You can compare the due date with the actual reply date and if they are close, can subtract from the 36 hours (or whatever value is close to your usual response time) to get the exact time, but there are limitations, like if the actual date is a different day - you'll still need to remove the non-working hours in between.
 
i wonder... if you could work this function into it.
Create Outlook appointments for every nn workday

it skips weekends and holidays - so you'll get full days between two dates.
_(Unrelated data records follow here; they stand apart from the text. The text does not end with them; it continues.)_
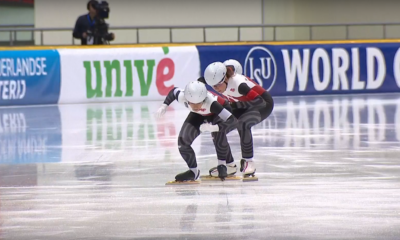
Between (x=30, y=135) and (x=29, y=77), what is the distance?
5.27 m

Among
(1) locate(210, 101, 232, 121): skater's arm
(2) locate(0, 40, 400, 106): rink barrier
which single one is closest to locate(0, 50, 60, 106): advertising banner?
(2) locate(0, 40, 400, 106): rink barrier

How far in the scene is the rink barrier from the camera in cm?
1741

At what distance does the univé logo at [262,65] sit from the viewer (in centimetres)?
1886

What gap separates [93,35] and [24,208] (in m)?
10.9

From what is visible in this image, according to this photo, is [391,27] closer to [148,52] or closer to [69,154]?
[148,52]

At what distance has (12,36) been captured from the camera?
58.3ft

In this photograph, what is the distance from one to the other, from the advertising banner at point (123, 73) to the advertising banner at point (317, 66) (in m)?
0.75

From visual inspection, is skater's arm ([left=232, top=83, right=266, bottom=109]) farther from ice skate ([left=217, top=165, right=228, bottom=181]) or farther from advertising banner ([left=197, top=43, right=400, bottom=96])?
advertising banner ([left=197, top=43, right=400, bottom=96])

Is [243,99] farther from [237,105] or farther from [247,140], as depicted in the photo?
[247,140]

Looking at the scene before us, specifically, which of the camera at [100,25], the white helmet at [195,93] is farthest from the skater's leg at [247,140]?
the camera at [100,25]

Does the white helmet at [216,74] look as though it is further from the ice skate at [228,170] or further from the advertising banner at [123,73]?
the advertising banner at [123,73]

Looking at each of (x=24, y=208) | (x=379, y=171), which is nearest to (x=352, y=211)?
(x=379, y=171)

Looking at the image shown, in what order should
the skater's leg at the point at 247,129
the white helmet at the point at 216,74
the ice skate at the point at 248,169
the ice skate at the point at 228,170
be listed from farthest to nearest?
the ice skate at the point at 228,170 → the skater's leg at the point at 247,129 → the ice skate at the point at 248,169 → the white helmet at the point at 216,74

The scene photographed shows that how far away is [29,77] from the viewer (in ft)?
56.8
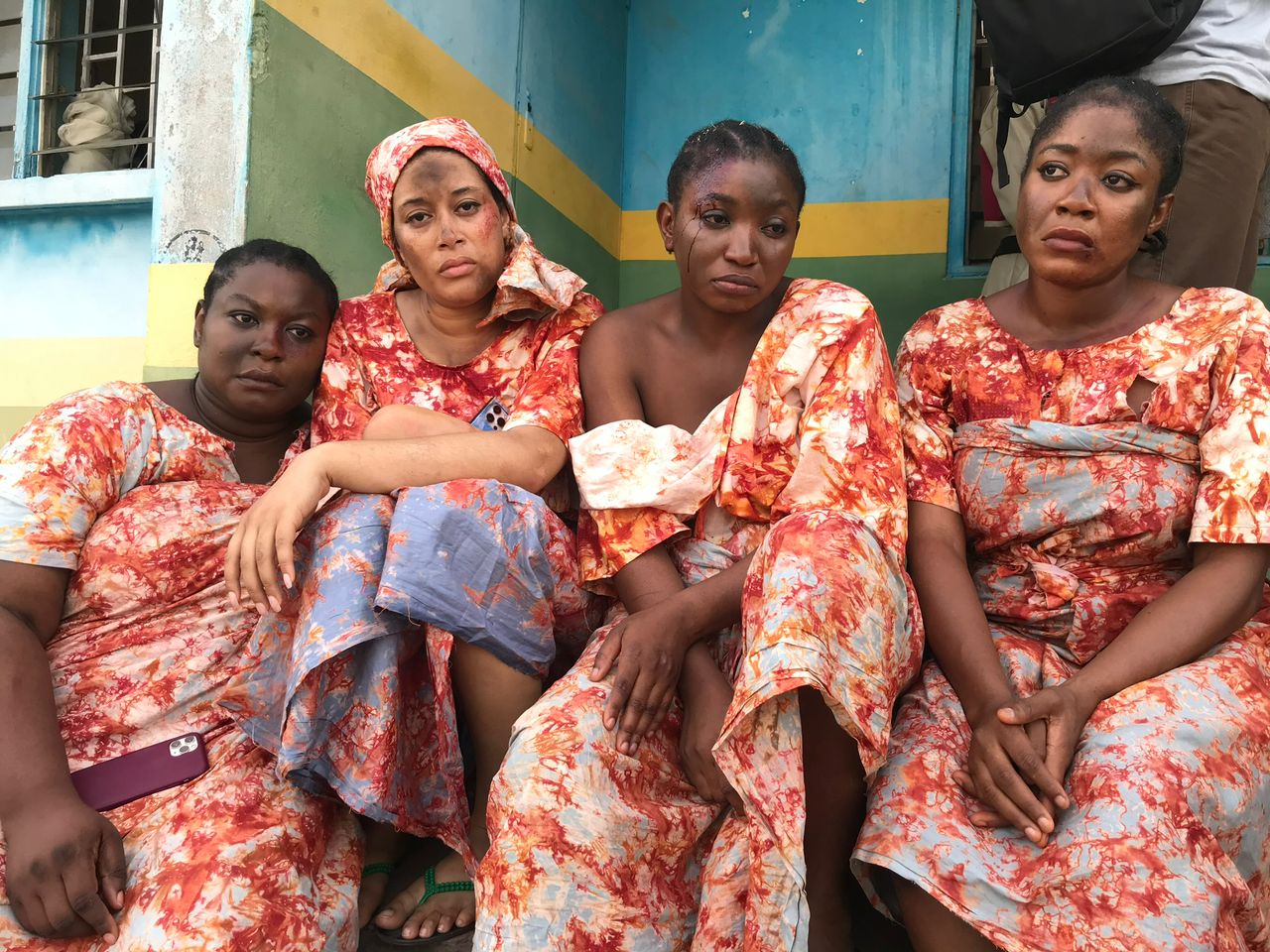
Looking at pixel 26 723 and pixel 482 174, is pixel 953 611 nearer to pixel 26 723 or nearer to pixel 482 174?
pixel 482 174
You just need to calculate the hours (and min) into the received & replied workdays then calculate the hours to add or subtract from the final date.

it's also possible Chip has an excel function that gets the working hours difference at
Default Excel Redirect - and excel functions are fairly easy to work into outlook.
 
I am so happy that you are responding to my questions. I wil explore on this but I am actually looking a solution inside outlook as against any other applications interference
 
bingo... A Better NETWORKDAYS

You'll pass the start date (received) and end date (replied) to get a whole # of days. Then you need to calculate the # of hours between the time of day it was received and replied. If received is 9AM and replied is 3 PM, you'll add 6 hours, if received at 4 pm and replied at 9 am, you add an hour. (assuming 9 - 5 work day)
 
I am actually looking a solution inside outlook as against any other applications interference
Yeap... Chip's functions work in Outlook. At most, you'll need to tweak it a little. (I have 2 or 3 worked into macros on slipstick).
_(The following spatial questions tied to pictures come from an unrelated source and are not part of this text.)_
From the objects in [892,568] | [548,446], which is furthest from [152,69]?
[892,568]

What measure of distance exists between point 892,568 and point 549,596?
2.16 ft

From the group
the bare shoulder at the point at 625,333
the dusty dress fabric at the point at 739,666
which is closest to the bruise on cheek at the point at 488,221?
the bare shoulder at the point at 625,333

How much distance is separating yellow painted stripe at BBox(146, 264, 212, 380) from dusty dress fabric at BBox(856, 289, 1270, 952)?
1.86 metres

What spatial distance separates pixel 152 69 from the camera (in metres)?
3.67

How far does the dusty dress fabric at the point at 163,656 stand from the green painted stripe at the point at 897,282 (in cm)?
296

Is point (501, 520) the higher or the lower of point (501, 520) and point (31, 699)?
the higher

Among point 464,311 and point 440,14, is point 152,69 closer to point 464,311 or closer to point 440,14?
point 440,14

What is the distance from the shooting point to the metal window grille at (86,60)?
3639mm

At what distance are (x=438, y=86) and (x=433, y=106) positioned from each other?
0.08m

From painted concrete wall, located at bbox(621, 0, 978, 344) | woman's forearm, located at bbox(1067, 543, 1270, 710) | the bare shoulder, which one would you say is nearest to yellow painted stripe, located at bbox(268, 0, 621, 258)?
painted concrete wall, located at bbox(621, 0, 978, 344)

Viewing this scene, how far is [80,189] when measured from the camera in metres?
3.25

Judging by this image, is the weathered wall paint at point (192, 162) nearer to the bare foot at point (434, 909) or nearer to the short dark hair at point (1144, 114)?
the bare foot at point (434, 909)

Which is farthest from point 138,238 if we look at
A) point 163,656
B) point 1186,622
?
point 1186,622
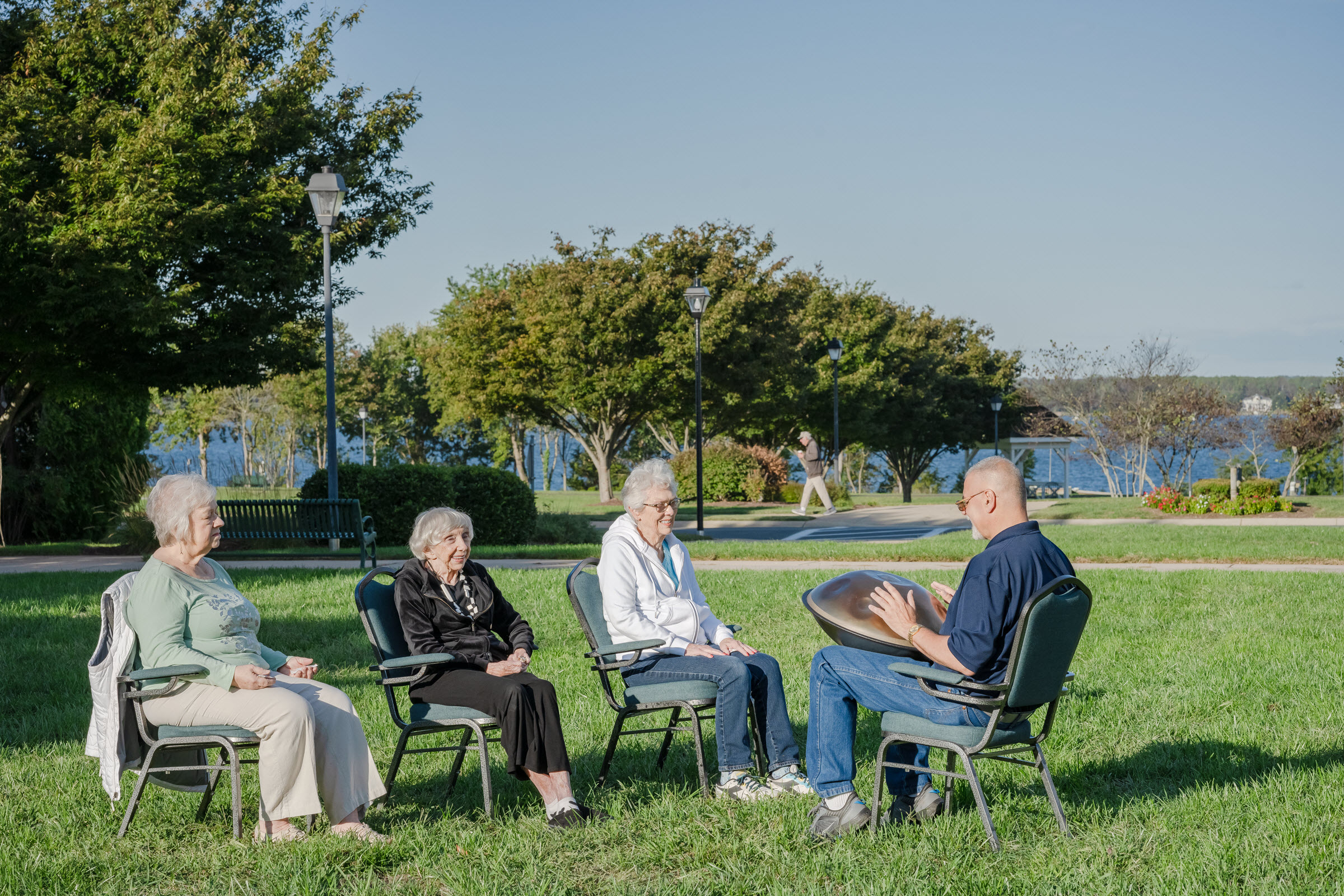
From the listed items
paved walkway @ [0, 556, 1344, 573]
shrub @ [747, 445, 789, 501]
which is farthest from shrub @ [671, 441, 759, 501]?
paved walkway @ [0, 556, 1344, 573]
The networkdays function doesn't need to be tweaked - it doesn't appear to use anything specifically in the Excel object model.
 
This macro uses Chip's better networkdays function - to test, select a message you replied to and run the getdate macro. Look at the results in the Immediate window.

Code:
Sub GetDate()
Dim Item As MailItem
Dim propertyAccessor As Outlook.propertyAccessor
Dim rDate As Date
Set Item = Application.ActiveExplorer.Selection.Item(1)
Set propertyAccessor = Item.propertyAccessor

rDate = propertyAccessor.GetProperty("http://schemas.microsoft.com/mapi/proptag/0x10820040")
Debug.Print Item.ReceivedTime, rDate
Debug.Print NetWorkdays2(Item.ReceivedTime, rDate, 65)
End Sub

and returns this for two messages in my test mailbox -
Received Replied Days between
9/28/2017 9:33:31 PM 9/29/2017 3:45:00 PM 1
8/31/2017 9:22:34 AM 10/13/2017 2:51:00 PM 31

now we know the days - you only need the hours, which shouldn't be hard but just thinking about that logic makes my head hurt. lol

3:45 is 6.75 into the workday... this one is actually easy since the day is one - it took 6.75 hours to respond...
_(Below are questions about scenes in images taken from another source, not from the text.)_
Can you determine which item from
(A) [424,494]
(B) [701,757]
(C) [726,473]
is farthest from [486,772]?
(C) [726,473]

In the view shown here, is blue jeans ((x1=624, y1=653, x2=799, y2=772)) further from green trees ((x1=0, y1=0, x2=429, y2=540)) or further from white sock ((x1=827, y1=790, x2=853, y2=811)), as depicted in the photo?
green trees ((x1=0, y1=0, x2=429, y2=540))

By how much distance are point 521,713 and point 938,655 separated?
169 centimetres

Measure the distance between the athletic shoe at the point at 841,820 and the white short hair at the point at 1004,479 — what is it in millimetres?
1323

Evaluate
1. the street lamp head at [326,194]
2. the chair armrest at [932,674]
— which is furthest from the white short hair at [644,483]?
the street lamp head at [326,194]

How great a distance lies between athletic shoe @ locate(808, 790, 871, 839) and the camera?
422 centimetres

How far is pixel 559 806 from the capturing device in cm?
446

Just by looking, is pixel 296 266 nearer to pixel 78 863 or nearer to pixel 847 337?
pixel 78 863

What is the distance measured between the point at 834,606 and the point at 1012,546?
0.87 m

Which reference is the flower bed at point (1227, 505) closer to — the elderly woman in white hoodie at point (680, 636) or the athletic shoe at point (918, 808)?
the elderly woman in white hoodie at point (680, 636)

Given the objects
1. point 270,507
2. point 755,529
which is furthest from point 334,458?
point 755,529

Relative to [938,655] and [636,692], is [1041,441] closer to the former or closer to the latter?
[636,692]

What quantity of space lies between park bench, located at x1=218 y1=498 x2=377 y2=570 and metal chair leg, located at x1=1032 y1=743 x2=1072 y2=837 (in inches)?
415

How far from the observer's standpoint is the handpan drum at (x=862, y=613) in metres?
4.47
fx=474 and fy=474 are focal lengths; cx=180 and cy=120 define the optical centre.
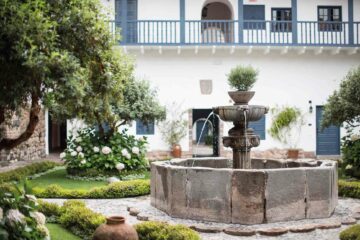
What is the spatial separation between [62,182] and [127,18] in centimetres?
948

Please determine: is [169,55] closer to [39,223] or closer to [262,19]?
[262,19]

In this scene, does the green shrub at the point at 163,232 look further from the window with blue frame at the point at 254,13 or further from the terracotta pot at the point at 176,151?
the window with blue frame at the point at 254,13

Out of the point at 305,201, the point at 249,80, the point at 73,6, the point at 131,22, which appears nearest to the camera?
the point at 73,6

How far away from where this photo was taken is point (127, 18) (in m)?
19.6

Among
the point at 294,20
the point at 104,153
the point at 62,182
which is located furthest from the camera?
the point at 294,20

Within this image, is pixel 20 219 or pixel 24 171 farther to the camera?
pixel 24 171

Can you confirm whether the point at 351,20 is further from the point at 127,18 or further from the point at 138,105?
the point at 138,105

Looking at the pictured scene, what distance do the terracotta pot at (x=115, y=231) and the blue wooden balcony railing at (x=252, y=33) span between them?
13786 millimetres

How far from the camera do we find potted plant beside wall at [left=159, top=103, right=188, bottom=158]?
19078 mm

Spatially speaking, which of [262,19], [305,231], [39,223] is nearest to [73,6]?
[39,223]

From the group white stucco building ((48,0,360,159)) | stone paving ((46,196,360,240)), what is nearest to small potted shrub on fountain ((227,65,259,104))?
white stucco building ((48,0,360,159))

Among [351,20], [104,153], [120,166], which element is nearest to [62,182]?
[104,153]

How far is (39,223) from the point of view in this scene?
535 cm

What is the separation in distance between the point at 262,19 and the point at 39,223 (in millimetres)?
16626
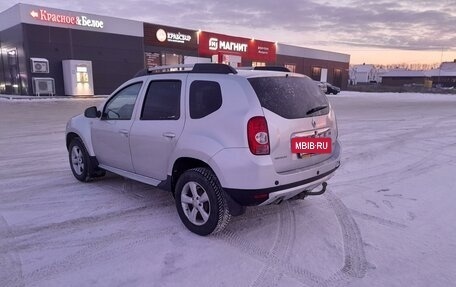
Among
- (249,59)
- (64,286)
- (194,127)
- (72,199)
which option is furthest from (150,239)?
(249,59)

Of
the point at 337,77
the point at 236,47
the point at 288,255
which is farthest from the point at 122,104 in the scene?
the point at 337,77

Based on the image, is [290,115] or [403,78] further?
[403,78]

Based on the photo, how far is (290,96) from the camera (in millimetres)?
3959

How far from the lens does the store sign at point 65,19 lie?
2645cm

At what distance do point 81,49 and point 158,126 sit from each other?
2801 centimetres

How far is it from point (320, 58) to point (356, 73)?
61031 mm

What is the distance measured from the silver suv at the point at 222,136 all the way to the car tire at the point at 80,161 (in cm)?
107

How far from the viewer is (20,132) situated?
10812mm

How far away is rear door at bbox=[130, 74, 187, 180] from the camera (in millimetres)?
4156

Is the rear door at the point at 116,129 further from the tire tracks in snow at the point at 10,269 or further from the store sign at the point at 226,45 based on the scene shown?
the store sign at the point at 226,45

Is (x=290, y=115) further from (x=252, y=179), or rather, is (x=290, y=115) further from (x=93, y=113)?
(x=93, y=113)

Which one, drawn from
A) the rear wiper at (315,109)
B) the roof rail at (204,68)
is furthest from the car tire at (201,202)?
the rear wiper at (315,109)

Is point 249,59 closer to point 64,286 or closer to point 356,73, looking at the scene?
point 64,286

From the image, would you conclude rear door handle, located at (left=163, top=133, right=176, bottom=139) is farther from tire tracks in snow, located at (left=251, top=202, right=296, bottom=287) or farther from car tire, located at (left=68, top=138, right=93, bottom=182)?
car tire, located at (left=68, top=138, right=93, bottom=182)
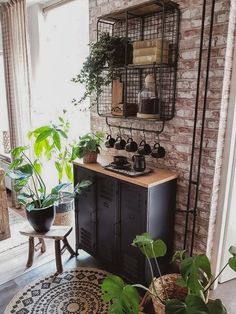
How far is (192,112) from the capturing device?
76.5 inches

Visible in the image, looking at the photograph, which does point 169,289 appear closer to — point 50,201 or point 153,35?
point 50,201

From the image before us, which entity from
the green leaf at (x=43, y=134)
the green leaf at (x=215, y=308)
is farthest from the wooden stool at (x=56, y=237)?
the green leaf at (x=215, y=308)

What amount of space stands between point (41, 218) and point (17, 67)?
6.17ft

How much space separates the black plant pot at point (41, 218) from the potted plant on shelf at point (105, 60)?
1.11 meters

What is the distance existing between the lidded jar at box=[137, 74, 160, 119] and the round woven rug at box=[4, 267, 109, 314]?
1.38 metres

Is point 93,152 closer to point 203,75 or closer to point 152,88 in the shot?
point 152,88

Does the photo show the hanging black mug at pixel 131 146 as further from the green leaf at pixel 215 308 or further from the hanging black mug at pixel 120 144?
the green leaf at pixel 215 308

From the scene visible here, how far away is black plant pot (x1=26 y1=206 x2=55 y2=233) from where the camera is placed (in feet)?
7.52

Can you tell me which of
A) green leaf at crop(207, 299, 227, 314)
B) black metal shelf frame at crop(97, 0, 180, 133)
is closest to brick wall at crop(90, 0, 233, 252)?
black metal shelf frame at crop(97, 0, 180, 133)

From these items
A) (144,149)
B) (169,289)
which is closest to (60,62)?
(144,149)

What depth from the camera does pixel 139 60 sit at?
1983 mm

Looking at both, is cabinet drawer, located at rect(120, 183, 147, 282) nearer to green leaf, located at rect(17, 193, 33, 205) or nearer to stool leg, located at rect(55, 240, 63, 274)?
stool leg, located at rect(55, 240, 63, 274)

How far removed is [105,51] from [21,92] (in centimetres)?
152

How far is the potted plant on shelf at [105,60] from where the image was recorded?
6.99ft
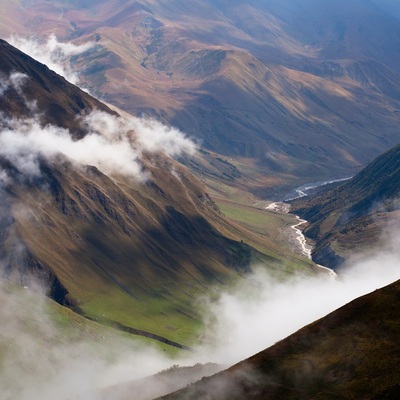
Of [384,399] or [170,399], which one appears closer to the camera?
[384,399]

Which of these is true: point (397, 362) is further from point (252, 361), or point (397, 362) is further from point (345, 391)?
point (252, 361)

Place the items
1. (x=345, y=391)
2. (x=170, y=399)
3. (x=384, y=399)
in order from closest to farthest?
(x=384, y=399), (x=345, y=391), (x=170, y=399)

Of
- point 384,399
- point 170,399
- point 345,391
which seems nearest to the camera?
point 384,399

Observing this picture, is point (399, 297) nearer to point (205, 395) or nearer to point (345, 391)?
point (345, 391)

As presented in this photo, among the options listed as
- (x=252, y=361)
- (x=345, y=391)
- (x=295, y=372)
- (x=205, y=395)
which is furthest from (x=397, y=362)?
(x=205, y=395)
lets assume it was 2 days, we'd multiply # of days x hours in a workday, so 2 x 8 = 16. Then get the difference between the time it was replied and the workday length, 8 - 6.75 = 1.25. Subtract 1.25 from 16 to get the hours needed for the reply.

if you need days & hours, it might be easier to do
(#days - 2) + (8 - mid-day received time) + (8 - mid-day reply time)
full # of days and partial day received + partial day replied

on my 31 day test, it would be (in round numbers)
(31-2) Days (8-.25) + (8-5.75) hours or 29 days, 10 hours.